GIVEN RECORDS START
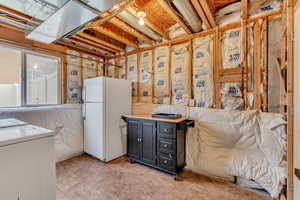 Basement with freestanding refrigerator and washer / clothes dryer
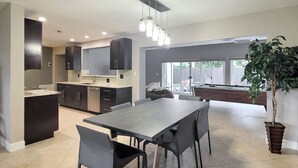 A modern kitchen with dark cabinets, a dining area with a pool table, and a potted plant.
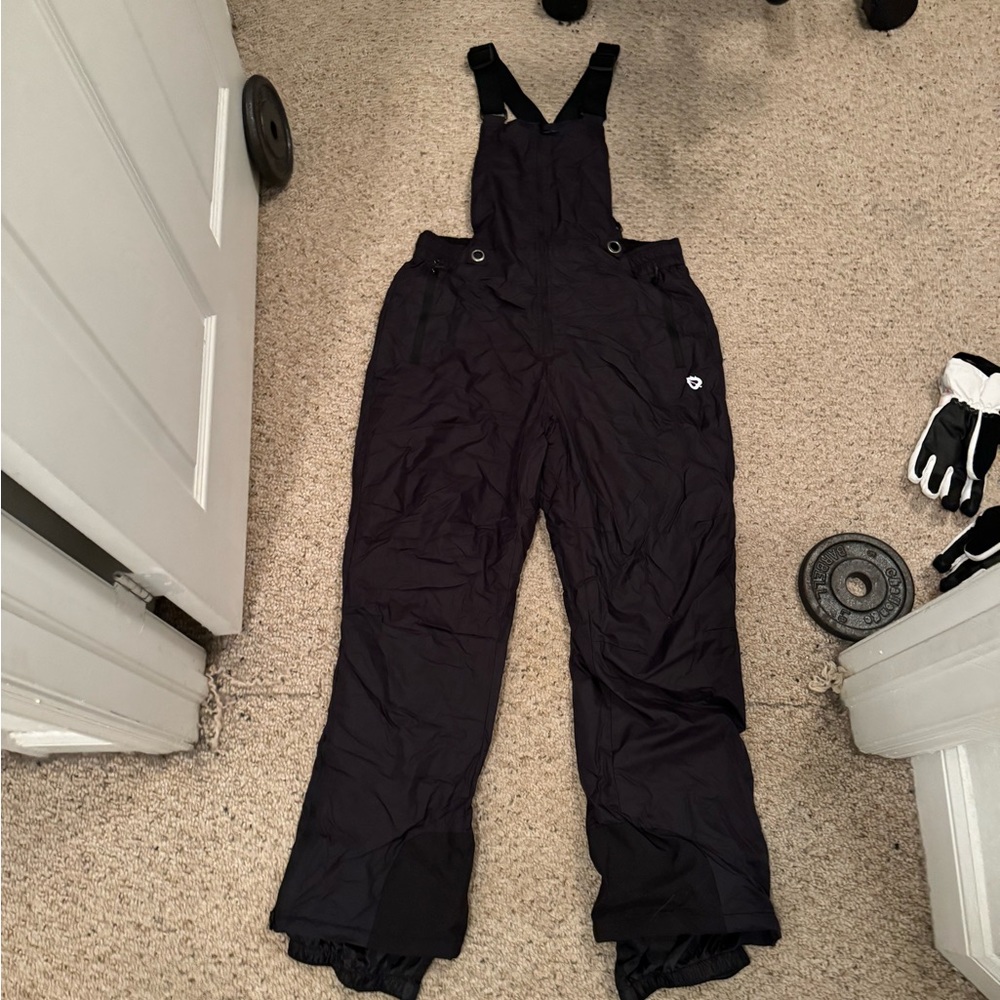 Women’s L snow bibs. Criss cross back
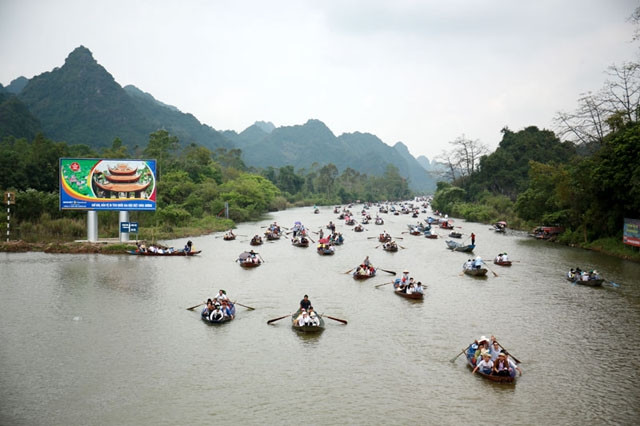 Les visiteurs prennent de petits bateaux le long des voies navigables serpentant entre les falaises de calcaire pour accéder à la pagode des Parfums. Photo : kinhtedothi.vn.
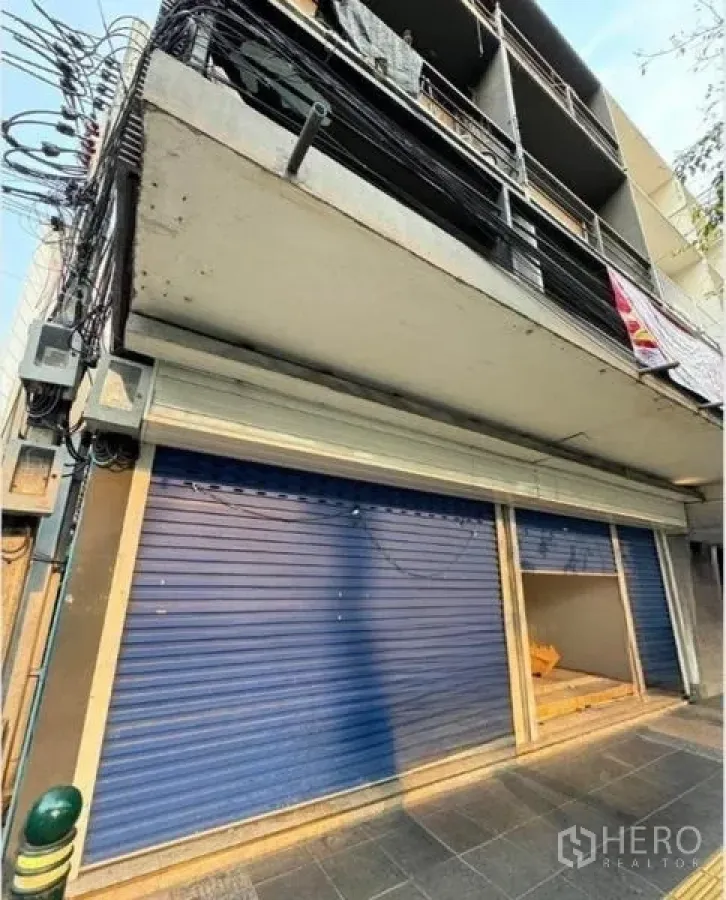 อาคารพาณิชย์ ให้เช่าในPhaya Thai, Bangkok - มุมมองด้านหน้าแสดงประตูม้วนสีน้ำเงินกว้างระดับทางเท้า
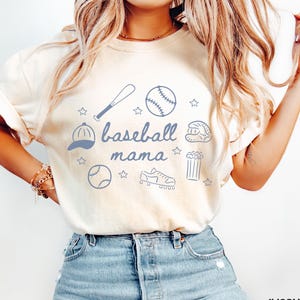 Puede incluir: Una camiseta blanca con un dise&ntilde;o gr&aacute;fico azul que dice "baseball mama" e incluye ilustraciones con tem&aacute;tica de b&eacute;isbol como una pelota de b&eacute;isbol, un bate, un guante, un sombrero y tacos. La camiseta la lleva puesta una persona con el pelo largo y rubio y va combinada con unos vaqueros azules.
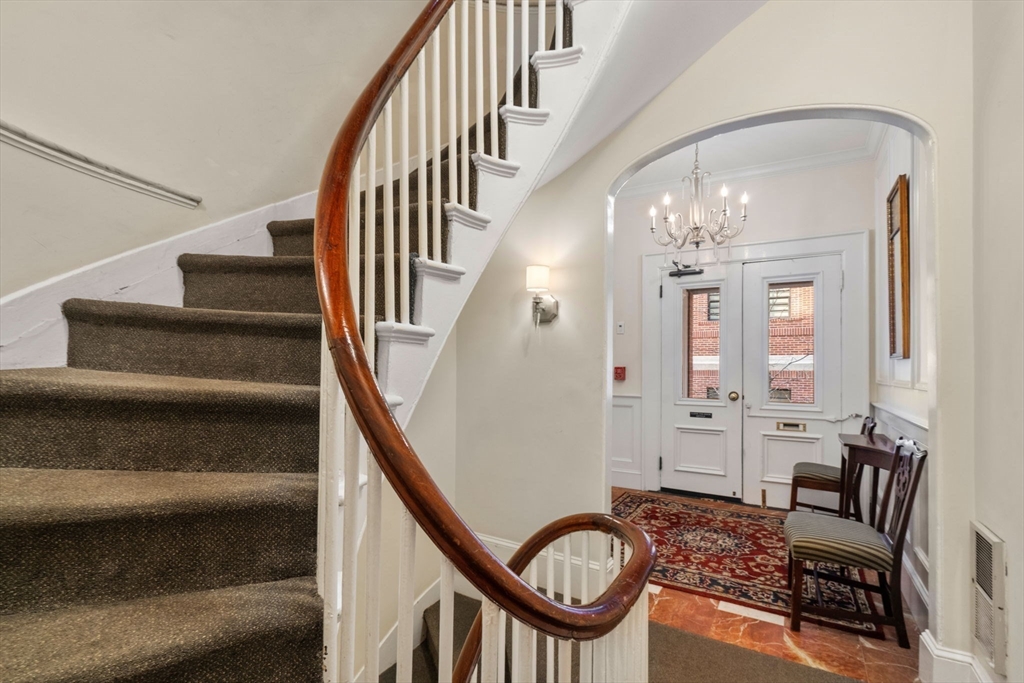 58 Temple Street, Unit 3 Boston, MA 02114 - Photo 14 of 17 a view of entryway and hall with wooden floor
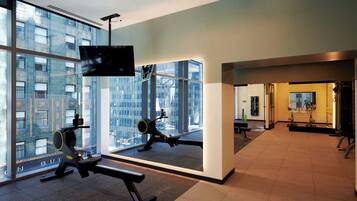 A modern gym with large windows, exercise equipment, and a television.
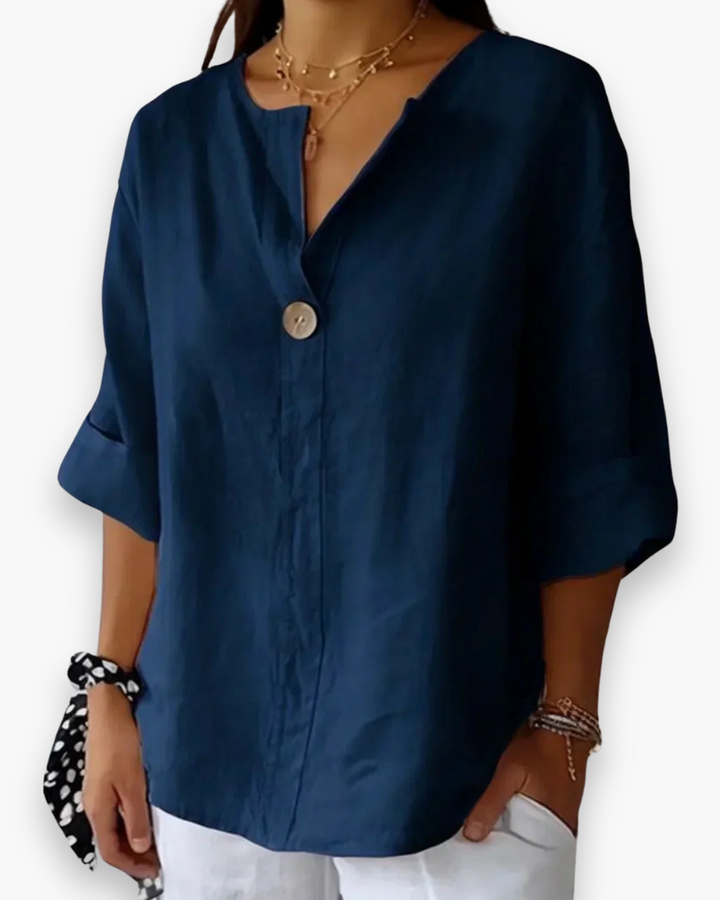 Blouse femme ample décontractée, couleur unie, idéale pour un look chic et confortable en été.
GIVEN RECORDS END
YOUR INSTRUCTIONS | Please quote, word for word, the stretch from the first row through the row containing "อาคารพาณิชย์ ให้เช่าในPhaya Thai, Bangkok", leaving the pictures out.

RESULT BELOW |
 Basement with freestanding refrigerator and washer / clothes dryer
 A modern kitchen with dark cabinets, a dining area with a pool table, and a potted plant.
 Women’s L snow bibs. Criss cross back
 Les visiteurs prennent de petits bateaux le long des voies navigables serpentant entre les falaises de calcaire pour accéder à la pagode des Parfums. Photo : kinhtedothi.vn.
 อาคารพาณิชย์ ให้เช่าในPhaya Thai, Bangkok - มุมมองด้านหน้าแสดงประตูม้วนสีน้ำเงินกว้างระดับทางเท้า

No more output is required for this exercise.